> SUPPLIED PASSAGE:
========================
27thJanuary

One Day at a Time

That’s how I’m doing it.  Dealing with things bit by bit and trying not to dwell on them too much.

Mom passed away last Tuesday around noon.  Mike and I were with her when she took her last breath.  Little sister said she was getting pretty bad and I told her Mike and I would be over in a few minutes.  When we arrived, her breathing was very gurlgy and little sister said she probably wouldn’t make it until the next day. I painted Mom’s nails.  She always liked for me to do that and it made me feel like I was doing something she appreciated.  Painted them a light pastel pink like she liked.  It was obvious that she knew Mike and I were there.  She opened her hands and rested them in my hand as I painted her nails. Her favorite CD was playing, Iz Kamakawiwo’ole’s What a Wonderful World,  Little sister took her to Hawaii a few years ago and she fell in love with all things Hawaiian.
========================
> DATA IN THIS EXERCISE:
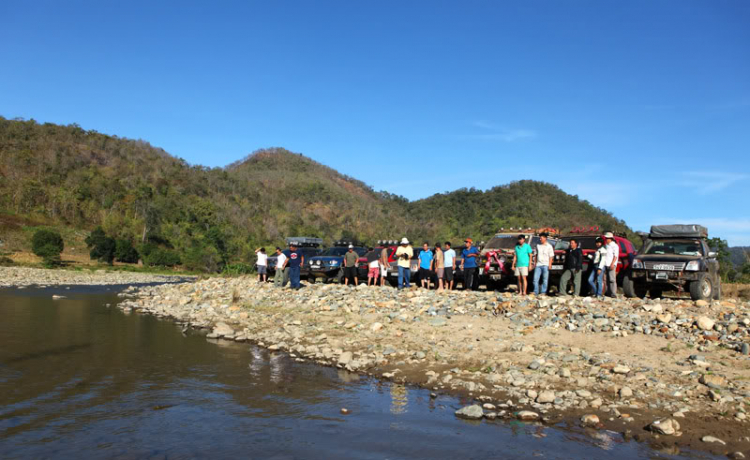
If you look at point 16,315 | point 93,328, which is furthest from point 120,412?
point 16,315

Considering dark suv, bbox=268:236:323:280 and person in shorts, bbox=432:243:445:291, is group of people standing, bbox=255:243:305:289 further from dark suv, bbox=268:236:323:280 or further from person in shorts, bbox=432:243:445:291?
person in shorts, bbox=432:243:445:291

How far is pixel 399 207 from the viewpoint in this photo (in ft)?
306

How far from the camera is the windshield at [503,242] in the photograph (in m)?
17.3

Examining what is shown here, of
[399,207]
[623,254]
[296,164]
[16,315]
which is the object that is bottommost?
[16,315]

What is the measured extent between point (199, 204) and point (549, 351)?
2157 inches

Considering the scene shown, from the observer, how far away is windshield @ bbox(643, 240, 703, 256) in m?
14.1

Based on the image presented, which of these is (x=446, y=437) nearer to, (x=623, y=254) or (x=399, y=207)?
(x=623, y=254)

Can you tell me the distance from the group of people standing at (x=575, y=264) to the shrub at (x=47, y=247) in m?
31.8

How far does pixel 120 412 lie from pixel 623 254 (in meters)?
12.8

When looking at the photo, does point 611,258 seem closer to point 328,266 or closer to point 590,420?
point 590,420

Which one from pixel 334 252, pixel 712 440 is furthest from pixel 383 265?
pixel 712 440

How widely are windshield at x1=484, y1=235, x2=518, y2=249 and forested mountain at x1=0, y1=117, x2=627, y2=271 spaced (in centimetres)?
2977

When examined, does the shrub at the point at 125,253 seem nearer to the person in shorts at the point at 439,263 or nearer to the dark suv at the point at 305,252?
the dark suv at the point at 305,252

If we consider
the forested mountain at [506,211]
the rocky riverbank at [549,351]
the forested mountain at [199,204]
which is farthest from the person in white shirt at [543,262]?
the forested mountain at [506,211]
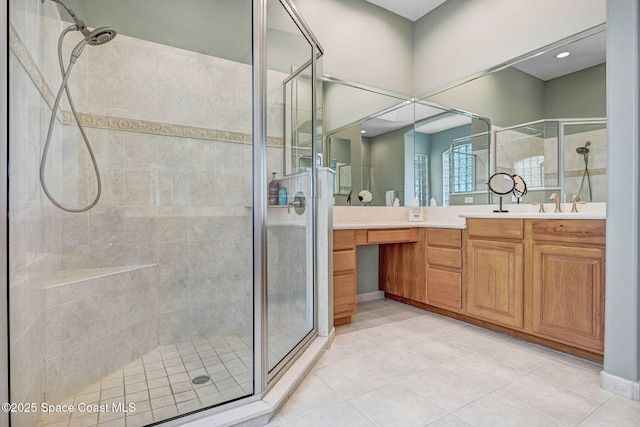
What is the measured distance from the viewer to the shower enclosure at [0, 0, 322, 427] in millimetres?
1354

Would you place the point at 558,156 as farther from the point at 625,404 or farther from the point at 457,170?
the point at 625,404

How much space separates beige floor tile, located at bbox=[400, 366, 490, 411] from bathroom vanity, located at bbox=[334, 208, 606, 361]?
2.44 feet

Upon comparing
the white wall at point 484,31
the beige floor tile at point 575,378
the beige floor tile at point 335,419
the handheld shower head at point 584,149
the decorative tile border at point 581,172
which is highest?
the white wall at point 484,31

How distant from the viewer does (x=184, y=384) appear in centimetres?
158

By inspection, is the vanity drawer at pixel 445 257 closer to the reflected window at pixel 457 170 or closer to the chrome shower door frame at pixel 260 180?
the reflected window at pixel 457 170

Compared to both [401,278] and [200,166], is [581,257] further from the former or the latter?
[200,166]

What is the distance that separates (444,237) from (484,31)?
193cm

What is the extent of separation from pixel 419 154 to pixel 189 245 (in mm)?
2387

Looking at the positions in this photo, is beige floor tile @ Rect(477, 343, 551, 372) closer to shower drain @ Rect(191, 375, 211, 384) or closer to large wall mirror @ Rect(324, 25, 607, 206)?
large wall mirror @ Rect(324, 25, 607, 206)

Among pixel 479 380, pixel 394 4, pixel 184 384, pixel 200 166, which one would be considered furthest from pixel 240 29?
pixel 479 380

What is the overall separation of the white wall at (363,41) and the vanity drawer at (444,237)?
63.3 inches

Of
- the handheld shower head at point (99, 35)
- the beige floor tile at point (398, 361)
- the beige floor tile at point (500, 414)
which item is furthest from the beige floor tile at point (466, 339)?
the handheld shower head at point (99, 35)

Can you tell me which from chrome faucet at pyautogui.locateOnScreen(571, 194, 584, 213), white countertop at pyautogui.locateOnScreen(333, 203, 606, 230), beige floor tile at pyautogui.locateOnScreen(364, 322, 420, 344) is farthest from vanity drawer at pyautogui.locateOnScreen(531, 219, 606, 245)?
beige floor tile at pyautogui.locateOnScreen(364, 322, 420, 344)

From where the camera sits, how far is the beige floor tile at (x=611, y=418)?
4.46 ft
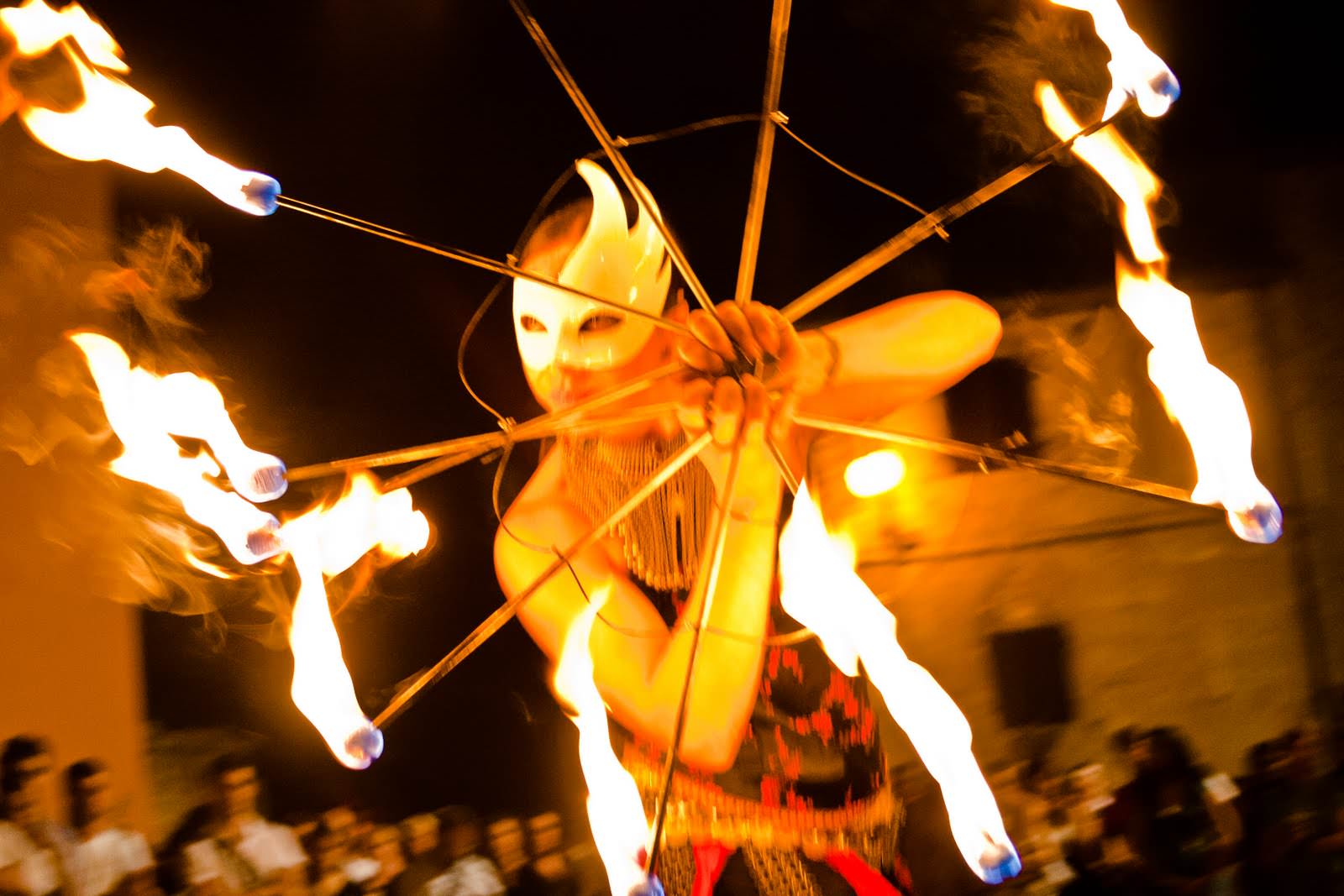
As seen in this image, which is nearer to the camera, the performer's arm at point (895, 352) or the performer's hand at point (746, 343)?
the performer's hand at point (746, 343)

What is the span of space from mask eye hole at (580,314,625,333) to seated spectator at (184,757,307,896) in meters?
2.61

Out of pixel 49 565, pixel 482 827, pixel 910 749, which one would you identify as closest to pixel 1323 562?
pixel 910 749

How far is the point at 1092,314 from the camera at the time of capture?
5.24m

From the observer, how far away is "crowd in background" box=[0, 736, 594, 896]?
12.7 feet

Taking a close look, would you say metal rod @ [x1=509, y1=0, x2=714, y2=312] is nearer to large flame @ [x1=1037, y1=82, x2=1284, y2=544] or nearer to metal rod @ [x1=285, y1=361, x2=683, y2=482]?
metal rod @ [x1=285, y1=361, x2=683, y2=482]

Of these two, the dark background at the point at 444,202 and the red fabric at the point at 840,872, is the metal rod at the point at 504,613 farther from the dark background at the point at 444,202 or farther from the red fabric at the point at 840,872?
the dark background at the point at 444,202

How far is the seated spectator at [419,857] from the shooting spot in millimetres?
4398

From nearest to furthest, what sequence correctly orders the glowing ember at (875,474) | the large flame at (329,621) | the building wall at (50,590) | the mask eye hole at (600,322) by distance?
1. the large flame at (329,621)
2. the mask eye hole at (600,322)
3. the glowing ember at (875,474)
4. the building wall at (50,590)

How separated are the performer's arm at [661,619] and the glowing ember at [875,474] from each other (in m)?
1.36

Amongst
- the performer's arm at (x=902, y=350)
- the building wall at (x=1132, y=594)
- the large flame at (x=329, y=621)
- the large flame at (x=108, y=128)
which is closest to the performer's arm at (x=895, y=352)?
the performer's arm at (x=902, y=350)

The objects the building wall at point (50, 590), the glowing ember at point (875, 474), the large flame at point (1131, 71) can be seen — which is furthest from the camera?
the building wall at point (50, 590)

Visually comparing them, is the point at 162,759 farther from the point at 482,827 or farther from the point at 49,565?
the point at 482,827

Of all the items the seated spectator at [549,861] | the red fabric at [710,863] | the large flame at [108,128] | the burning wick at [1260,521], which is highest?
the large flame at [108,128]

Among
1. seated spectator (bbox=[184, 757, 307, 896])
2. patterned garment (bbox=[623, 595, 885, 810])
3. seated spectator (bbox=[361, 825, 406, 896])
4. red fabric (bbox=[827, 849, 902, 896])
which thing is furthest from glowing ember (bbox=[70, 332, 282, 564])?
seated spectator (bbox=[361, 825, 406, 896])
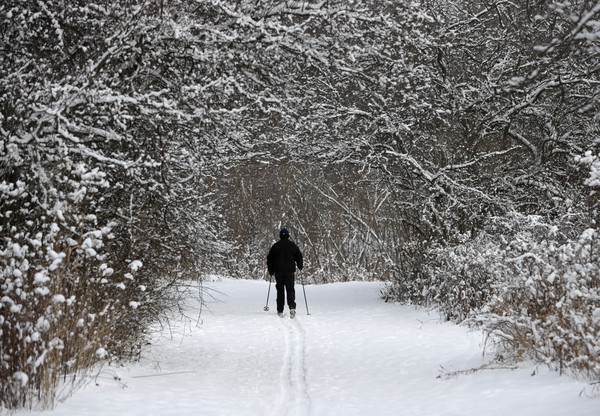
========================
> SET OF TASKS:
- A) Return the part of the journal entry starting at "That’s how I’m" and ending at "all things Hawaiian.", copied word for word.
- B) Please rewrite the lines of the records starting at the line containing "What is the overall" and ending at the line containing "63.3 inches", with "separation" changed to "distance" and everything else kept the same.
The journal entry and the records have nothing to do with each other.

> OUTPUTS BY TASK:
- A)
That’s how I’m doing it.  Dealing with things bit by bit and trying not to dwell on them too much.

Mom passed away last Tuesday around noon.  Mike and I were with her when she took her last breath.  Little sister said she was getting pretty bad and I told her Mike and I would be over in a few minutes.  When we arrived, her breathing was very gurlgy and little sister said she probably wouldn’t make it until the next day. I painted Mom’s nails.  She always liked for me to do that and it made me feel like I was doing something she appreciated.  Painted them a light pastel pink like she liked.  It was obvious that she knew Mike and I were there.  She opened her hands and rested them in my hand as I painted her nails. Her favorite CD was playing, Iz Kamakawiwo’ole’s What a Wonderful World,  Little sister took her to Hawaii a few years ago and she fell in love with all things Hawaiian.

- B)
What is the overall distance of the white wall at (363,41) and the vanity drawer at (444,237)?
63.3 inches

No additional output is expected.